- Required work
(a) In the discussion of compiling kernels with -g, what should differ between vmlinux built with and without -g once both go through strip -g?
(b) Rewrite part of the discussion of compiling kernels with -g, putting "bzImage" in place of "vmlinux": begin at the words "Compiling with -g slows" and stop after "reply Keith :)".
(c) Continue the discussion of compiling kernels with -g from the point where it stops.

- Extract
— begin —
Compiling with -g slows down compilation and link, mainly because of
the extra debugging data that has to be copied around. -g
significantly increases disk usage.
>If that's true, then why dont we compile kernels with both -g and -O2
>always? Also does using -g AND -O2 cause some optimizations to be
>missed out?
With gcc, compiling with -g should have no effect on the kernel. One
of my occasional tests is to build vmlinux with and without -g, run
both through strip -g and compare the results. They should be
identical except for the build timestamp.
Thanks for you reply Keith :)
The reason I asked this question is -- Distro's like RH (i guess it
holds for others too) DONT distribute kernels compiled with -g and
I was wondering why?
Agreed about the compile-time+disk overhead, but that's ONE time
affair. Analyzing a system-core-dump of a "-g" built kernel (using
MCL's crash) is much easier and fruitful than otherwise.
so is it (just) the disk-space overhead that keeps distributions
from NOT compiling with "-g" option?!
Thanks once again,
Regards,
A.
— end —
- Supplied entries
— begin —
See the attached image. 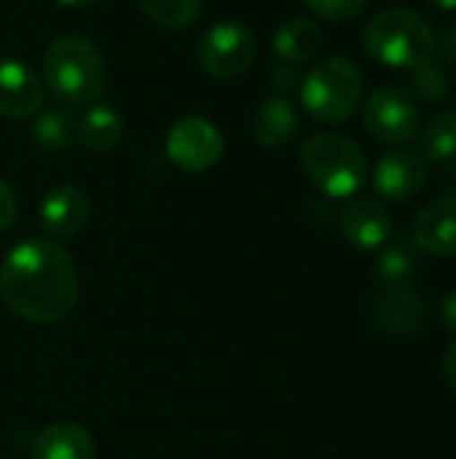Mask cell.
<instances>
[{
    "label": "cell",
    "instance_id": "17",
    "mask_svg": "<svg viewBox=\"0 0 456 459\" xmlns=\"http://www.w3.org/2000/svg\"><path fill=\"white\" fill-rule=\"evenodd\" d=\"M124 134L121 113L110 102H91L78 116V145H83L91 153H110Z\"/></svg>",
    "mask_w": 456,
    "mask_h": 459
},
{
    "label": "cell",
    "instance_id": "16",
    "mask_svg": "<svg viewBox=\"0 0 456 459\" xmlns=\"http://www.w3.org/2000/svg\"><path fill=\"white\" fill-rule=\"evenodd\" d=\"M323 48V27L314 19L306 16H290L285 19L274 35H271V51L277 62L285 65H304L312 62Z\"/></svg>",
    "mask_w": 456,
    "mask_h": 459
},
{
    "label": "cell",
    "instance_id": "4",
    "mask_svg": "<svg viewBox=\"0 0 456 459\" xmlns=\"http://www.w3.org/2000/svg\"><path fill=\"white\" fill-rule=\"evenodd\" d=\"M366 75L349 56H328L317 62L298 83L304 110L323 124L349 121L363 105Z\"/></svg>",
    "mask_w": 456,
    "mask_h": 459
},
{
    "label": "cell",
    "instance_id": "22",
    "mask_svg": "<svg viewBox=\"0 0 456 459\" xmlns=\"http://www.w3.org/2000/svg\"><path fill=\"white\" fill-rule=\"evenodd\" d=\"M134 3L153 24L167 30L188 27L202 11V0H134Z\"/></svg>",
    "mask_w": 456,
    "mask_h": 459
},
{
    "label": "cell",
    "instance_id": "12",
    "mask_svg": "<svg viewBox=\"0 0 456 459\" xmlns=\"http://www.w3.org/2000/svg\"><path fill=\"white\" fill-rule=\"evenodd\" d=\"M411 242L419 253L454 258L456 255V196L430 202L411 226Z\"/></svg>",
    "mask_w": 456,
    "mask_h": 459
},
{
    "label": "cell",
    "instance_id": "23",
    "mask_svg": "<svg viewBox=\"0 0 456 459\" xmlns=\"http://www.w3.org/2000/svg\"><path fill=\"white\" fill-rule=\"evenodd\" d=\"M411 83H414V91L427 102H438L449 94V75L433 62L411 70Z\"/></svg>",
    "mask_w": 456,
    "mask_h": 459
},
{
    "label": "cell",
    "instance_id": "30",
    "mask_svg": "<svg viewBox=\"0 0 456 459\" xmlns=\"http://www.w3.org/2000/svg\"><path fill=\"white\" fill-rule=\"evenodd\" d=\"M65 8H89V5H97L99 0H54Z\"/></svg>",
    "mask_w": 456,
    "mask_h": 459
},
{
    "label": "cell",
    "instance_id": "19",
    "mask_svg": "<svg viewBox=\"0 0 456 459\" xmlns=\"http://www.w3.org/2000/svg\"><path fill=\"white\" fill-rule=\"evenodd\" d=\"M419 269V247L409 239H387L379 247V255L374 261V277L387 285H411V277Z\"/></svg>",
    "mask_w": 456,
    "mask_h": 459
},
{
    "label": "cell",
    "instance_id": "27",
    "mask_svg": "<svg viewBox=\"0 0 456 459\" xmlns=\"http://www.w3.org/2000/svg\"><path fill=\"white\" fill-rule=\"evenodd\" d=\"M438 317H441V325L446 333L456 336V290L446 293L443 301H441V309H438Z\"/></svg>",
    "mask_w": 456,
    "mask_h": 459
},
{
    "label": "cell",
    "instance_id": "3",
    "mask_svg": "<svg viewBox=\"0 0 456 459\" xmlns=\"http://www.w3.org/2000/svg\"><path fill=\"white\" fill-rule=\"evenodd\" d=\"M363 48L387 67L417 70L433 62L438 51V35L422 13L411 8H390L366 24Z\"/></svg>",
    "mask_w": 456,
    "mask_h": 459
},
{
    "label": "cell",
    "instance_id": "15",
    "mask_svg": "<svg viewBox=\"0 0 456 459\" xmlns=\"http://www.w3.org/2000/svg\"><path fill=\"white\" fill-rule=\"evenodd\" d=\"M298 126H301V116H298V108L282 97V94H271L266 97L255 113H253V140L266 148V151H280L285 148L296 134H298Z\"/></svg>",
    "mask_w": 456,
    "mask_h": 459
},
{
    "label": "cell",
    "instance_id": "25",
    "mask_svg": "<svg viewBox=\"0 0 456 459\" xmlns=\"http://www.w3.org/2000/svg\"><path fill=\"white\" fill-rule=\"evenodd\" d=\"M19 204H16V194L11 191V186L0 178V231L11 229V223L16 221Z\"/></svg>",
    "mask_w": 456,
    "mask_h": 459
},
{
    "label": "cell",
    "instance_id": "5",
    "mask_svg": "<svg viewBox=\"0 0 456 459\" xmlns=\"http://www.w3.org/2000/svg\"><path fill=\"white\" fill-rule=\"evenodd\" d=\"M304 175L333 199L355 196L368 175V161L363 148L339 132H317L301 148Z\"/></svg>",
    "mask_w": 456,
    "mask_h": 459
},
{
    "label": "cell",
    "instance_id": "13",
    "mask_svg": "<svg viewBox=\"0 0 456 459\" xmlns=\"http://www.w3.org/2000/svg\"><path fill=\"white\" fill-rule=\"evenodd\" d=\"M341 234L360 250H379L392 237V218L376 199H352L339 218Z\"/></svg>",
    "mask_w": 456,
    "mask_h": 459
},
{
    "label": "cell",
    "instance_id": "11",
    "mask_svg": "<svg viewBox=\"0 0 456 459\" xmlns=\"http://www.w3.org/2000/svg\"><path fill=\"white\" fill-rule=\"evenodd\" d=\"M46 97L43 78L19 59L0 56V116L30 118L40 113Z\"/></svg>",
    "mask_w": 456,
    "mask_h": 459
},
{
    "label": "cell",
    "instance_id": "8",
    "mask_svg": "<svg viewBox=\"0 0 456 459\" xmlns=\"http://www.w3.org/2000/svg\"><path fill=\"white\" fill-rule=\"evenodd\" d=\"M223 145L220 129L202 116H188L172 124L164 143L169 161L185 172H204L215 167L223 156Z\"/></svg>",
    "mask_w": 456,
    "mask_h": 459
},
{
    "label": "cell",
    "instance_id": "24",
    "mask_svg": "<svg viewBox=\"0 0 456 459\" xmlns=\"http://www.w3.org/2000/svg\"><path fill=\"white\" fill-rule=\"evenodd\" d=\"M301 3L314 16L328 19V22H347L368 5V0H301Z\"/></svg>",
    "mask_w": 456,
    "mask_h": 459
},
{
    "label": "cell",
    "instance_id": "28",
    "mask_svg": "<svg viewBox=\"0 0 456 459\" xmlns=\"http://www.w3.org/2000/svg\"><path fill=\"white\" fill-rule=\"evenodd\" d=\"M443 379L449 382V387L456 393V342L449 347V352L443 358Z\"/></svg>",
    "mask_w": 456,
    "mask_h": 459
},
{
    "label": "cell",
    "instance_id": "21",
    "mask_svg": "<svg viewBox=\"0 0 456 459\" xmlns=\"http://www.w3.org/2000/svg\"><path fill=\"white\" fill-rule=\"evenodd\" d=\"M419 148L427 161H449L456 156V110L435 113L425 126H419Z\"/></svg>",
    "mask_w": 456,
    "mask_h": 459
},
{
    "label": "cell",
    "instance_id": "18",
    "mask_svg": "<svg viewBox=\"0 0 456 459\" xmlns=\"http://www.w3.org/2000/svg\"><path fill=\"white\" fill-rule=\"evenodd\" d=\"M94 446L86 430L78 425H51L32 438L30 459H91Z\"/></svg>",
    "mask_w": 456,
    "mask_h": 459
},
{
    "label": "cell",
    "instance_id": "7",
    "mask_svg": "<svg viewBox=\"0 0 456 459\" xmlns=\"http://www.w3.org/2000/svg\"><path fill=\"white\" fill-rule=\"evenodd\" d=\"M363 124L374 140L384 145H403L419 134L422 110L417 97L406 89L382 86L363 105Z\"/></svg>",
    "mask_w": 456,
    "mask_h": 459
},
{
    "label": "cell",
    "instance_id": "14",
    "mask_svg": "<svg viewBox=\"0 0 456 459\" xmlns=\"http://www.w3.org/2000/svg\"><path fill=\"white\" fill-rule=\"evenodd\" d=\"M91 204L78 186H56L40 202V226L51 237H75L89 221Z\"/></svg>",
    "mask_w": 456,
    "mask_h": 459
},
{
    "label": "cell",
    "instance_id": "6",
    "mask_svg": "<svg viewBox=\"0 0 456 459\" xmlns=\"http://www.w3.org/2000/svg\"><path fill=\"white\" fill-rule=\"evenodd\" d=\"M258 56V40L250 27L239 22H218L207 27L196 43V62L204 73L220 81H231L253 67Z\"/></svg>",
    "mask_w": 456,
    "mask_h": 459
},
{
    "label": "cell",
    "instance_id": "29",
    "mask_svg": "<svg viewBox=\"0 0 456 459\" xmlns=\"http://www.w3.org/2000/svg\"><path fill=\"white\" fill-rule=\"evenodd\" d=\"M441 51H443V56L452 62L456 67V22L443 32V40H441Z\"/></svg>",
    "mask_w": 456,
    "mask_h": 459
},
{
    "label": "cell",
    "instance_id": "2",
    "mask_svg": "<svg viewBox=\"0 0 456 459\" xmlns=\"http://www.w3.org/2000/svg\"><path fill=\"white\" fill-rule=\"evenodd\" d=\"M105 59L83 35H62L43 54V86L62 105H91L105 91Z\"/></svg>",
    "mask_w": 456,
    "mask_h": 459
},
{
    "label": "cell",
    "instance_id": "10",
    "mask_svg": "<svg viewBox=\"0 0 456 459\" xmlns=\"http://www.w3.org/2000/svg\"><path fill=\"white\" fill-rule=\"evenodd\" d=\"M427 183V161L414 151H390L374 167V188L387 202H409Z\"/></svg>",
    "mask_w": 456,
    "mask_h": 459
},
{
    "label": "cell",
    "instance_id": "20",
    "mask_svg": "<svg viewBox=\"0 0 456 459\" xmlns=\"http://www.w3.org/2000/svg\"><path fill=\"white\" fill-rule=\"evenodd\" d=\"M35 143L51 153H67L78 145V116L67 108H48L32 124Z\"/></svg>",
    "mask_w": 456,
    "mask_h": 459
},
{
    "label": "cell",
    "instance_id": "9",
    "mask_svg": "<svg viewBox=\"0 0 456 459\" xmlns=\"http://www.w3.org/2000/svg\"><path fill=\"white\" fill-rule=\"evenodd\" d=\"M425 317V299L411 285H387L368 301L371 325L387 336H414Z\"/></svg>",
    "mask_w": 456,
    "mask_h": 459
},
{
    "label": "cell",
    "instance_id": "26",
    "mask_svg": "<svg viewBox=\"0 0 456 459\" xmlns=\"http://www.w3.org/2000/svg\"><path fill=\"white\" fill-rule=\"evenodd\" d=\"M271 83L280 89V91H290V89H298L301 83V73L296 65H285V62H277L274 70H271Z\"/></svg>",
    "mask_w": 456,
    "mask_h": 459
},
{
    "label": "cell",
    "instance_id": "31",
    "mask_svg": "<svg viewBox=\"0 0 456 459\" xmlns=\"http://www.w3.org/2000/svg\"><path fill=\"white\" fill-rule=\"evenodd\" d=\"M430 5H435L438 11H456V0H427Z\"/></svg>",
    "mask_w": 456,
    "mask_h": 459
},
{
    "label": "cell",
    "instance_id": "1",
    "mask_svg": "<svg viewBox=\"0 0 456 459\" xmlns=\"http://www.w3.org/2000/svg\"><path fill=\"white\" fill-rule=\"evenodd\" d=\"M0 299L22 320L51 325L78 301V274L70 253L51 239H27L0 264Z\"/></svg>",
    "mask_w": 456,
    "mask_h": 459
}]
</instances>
— end —
- Results of the exercise
(a) Only the build timestamp.

(b)
Compiling with -g slows down compilation and link, mainly because of
the extra debugging data that has to be copied around. -g
significantly increases disk usage.
>If that's true, then why dont we compile kernels with both -g and -O2
>always? Also does using -g AND -O2 cause some optimizations to be
>missed out?
With gcc, compiling with -g should have no effect on the kernel. One
of my occasional tests is to build bzImage with and without -g, run
both through strip -g and compare the results. They should be
identical except for the build timestamp.
Thanks for you reply Keith :)

(c)
--- Keith Owens <[email protected]> wrote:
> On Mon, 10 Feb 2003 03:11:51 -0800 (PST),
> devnetfs <[email protected]> wrote:
> >Does compiling with -g option degrade performance? IMO it should
> NOT.
>
> Compiling with -g slows down compilation and link, mainly because of
> the extra debugging data that has to be copied around. -g
> significantly increases disk usage.
>
> >If that's true, then why dont we compile kernels with both -g and
> -O2
> >always? Also does using -g AND -O2 cause some optimizations to be
> >missed out?
>
> With gcc, compiling with -g should have no effect on the kernel. One
> of my occasional tests is to build vmlinux with and without -g, run
> both through strip -g and compare the results. They should be
> identical except for the build timestamp.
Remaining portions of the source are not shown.